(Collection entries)
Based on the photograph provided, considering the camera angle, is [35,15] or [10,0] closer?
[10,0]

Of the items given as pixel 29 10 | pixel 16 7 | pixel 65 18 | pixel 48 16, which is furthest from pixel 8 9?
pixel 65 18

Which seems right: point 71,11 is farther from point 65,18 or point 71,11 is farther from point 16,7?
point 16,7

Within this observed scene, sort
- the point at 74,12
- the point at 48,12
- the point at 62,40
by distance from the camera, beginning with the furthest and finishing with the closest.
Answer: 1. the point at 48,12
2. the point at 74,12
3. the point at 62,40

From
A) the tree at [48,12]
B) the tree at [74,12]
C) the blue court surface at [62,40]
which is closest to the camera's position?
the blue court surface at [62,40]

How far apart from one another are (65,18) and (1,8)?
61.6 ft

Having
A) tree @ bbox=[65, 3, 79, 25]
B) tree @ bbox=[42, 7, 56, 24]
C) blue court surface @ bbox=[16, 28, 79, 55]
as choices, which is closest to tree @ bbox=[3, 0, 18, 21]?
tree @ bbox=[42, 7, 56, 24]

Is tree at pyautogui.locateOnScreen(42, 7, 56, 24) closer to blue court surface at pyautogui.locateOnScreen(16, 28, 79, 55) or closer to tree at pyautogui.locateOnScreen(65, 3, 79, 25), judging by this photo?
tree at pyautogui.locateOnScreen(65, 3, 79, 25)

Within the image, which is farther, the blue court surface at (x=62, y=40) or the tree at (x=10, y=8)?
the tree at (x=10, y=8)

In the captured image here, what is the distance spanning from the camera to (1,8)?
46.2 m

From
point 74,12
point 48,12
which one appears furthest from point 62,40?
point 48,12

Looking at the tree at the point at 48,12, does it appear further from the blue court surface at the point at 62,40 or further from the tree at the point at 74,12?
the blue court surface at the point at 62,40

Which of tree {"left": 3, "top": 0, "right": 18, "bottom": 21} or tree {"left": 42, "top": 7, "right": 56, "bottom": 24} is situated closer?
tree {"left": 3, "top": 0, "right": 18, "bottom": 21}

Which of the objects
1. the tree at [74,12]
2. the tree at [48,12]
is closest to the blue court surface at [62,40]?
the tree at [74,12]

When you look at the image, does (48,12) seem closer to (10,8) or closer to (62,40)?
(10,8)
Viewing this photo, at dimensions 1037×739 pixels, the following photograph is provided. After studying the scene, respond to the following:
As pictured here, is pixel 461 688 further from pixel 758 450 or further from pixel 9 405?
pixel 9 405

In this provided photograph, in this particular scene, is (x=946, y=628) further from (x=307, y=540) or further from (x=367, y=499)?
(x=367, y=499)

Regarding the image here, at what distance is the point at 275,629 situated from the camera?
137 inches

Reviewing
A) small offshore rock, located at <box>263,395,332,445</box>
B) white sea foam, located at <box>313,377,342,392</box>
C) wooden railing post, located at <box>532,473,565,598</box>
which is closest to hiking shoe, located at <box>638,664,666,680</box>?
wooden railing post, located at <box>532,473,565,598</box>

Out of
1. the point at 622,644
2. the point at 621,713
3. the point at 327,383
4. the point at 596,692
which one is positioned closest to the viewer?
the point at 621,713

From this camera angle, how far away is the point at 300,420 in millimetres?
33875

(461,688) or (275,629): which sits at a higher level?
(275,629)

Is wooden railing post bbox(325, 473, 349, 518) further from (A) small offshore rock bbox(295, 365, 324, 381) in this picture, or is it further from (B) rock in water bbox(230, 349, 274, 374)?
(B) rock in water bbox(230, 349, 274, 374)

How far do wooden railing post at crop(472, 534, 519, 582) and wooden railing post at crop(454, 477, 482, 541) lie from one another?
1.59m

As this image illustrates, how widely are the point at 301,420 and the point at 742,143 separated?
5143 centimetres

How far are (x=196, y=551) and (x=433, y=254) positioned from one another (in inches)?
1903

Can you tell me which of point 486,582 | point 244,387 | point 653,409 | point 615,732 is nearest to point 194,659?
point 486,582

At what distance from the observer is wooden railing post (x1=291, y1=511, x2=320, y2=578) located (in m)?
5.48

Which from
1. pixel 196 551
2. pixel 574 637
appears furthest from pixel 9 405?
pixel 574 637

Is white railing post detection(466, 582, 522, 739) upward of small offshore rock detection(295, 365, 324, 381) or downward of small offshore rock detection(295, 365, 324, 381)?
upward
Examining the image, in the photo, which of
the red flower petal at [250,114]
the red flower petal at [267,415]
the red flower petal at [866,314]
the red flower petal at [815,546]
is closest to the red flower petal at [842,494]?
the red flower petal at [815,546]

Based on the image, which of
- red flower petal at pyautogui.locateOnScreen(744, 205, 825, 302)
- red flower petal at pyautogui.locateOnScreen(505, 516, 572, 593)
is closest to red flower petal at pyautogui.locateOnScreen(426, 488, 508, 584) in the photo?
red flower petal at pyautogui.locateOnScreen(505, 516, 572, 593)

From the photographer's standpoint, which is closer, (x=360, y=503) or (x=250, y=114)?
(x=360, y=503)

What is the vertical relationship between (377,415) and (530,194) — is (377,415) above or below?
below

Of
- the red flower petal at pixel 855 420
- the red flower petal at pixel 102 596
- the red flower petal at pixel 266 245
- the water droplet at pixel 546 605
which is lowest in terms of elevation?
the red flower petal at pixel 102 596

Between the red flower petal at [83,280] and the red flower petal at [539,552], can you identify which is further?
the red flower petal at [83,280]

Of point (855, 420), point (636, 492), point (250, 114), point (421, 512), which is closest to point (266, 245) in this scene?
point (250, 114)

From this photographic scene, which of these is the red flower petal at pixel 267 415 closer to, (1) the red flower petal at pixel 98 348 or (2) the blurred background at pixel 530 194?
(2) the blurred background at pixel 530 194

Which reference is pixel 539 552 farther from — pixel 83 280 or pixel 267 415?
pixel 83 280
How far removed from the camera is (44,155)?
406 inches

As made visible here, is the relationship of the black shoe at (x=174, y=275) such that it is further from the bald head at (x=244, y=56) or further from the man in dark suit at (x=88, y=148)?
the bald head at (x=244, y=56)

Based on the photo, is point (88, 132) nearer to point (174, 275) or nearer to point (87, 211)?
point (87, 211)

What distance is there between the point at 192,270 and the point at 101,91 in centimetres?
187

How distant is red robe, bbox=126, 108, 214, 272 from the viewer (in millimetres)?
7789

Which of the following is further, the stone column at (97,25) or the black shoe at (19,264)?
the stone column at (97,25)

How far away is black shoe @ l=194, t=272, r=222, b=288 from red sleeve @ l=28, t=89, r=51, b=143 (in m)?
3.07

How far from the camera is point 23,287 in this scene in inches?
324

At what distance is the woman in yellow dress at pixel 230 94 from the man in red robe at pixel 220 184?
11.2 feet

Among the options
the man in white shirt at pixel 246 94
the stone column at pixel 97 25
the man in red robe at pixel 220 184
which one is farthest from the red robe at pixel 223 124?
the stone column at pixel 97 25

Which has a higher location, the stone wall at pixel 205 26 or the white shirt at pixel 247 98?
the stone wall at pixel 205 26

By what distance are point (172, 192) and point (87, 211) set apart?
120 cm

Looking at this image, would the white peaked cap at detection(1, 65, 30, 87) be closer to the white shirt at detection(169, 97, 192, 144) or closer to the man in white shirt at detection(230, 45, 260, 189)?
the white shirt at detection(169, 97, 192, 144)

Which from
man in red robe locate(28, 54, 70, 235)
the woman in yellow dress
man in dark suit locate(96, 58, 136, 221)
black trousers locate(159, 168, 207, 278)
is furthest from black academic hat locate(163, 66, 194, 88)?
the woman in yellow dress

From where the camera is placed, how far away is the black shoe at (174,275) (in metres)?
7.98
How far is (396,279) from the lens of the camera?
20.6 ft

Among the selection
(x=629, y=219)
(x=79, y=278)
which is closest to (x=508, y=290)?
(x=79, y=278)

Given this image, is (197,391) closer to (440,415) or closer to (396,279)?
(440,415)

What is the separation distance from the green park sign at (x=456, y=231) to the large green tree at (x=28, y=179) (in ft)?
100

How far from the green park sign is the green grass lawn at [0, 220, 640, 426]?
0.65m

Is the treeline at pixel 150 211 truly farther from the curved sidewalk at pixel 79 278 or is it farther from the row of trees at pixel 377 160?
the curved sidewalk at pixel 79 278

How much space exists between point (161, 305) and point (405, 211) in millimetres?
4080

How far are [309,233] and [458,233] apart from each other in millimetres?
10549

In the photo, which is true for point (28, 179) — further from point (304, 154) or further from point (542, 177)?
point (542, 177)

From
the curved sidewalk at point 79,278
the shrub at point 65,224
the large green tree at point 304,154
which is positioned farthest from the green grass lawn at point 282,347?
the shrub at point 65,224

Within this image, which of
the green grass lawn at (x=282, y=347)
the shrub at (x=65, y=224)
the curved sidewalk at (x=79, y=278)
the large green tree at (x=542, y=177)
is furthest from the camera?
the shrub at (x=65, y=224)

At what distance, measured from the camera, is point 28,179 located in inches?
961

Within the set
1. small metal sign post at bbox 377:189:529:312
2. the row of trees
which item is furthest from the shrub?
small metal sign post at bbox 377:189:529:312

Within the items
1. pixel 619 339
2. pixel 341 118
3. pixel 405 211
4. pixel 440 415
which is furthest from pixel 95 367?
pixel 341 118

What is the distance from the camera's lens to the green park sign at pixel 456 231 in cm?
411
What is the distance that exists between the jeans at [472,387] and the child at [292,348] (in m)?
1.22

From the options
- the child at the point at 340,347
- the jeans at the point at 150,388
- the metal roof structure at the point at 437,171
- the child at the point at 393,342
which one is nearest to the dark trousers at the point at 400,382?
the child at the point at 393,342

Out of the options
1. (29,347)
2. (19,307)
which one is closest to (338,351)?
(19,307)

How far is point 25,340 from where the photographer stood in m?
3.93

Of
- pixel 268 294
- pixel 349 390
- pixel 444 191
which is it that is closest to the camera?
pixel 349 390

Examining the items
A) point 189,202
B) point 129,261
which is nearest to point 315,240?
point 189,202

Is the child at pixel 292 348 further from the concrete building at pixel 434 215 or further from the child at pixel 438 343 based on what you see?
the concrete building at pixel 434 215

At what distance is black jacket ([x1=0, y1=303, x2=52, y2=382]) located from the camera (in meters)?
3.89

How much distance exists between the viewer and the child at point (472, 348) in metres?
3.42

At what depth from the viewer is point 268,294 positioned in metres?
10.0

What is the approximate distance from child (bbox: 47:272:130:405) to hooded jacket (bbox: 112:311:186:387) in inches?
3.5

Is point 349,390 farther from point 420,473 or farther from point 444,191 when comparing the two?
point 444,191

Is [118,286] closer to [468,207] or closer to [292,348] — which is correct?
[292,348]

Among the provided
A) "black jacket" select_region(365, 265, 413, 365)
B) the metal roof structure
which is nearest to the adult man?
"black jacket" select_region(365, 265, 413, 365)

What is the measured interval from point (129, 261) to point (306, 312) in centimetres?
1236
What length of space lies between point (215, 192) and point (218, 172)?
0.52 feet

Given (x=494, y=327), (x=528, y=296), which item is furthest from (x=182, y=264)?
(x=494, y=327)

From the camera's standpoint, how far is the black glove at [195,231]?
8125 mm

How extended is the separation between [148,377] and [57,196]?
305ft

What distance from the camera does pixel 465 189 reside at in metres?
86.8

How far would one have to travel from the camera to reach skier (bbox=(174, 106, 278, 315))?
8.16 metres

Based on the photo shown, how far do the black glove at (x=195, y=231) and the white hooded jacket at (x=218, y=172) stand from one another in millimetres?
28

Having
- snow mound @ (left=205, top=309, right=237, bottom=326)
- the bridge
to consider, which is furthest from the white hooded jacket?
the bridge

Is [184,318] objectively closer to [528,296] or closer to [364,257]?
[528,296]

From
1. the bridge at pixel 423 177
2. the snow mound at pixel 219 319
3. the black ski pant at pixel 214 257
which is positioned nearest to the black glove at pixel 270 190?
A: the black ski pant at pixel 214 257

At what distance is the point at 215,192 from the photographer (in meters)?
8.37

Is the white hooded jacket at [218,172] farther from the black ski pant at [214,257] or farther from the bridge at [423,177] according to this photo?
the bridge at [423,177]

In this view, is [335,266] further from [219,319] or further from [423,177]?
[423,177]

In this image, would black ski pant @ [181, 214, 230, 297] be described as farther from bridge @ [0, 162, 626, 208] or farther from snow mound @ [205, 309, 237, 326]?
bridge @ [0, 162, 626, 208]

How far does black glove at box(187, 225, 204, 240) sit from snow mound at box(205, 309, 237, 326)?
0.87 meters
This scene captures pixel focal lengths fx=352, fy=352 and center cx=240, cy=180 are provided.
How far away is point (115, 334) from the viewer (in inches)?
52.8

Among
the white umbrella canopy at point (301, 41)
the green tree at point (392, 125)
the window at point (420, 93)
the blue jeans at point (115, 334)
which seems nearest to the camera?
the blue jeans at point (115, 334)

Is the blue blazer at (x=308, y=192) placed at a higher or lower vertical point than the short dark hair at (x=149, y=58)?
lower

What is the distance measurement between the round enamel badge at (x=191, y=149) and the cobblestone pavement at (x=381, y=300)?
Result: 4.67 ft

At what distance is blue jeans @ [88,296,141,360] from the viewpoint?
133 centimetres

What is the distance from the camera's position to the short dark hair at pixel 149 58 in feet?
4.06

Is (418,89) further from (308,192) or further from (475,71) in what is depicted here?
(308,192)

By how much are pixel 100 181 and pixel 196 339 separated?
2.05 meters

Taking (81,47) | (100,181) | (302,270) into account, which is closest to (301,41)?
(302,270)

### SET PROBLEM
Extract every line from the one containing "What is the distance measurement" to the end of the entries, including both of those lines, exactly as given and with nothing added.

### TASK RESULT
What is the distance measurement between the round enamel badge at (x=191, y=149) and the cobblestone pavement at (x=381, y=300)?
Result: 4.67 ft

At what distance is blue jeans @ [88,296,141,360] from the viewpoint?
133 centimetres

What is the distance from the camera's position to the short dark hair at pixel 149 58 in feet?
4.06

Is (418,89) further from (308,192) or further from (475,71) in what is depicted here?
(308,192)

By how much are pixel 100 181 and pixel 196 339 separated?
2.05 meters

Taking (81,47) | (100,181) | (302,270) into account, which is closest to (301,41)?
(302,270)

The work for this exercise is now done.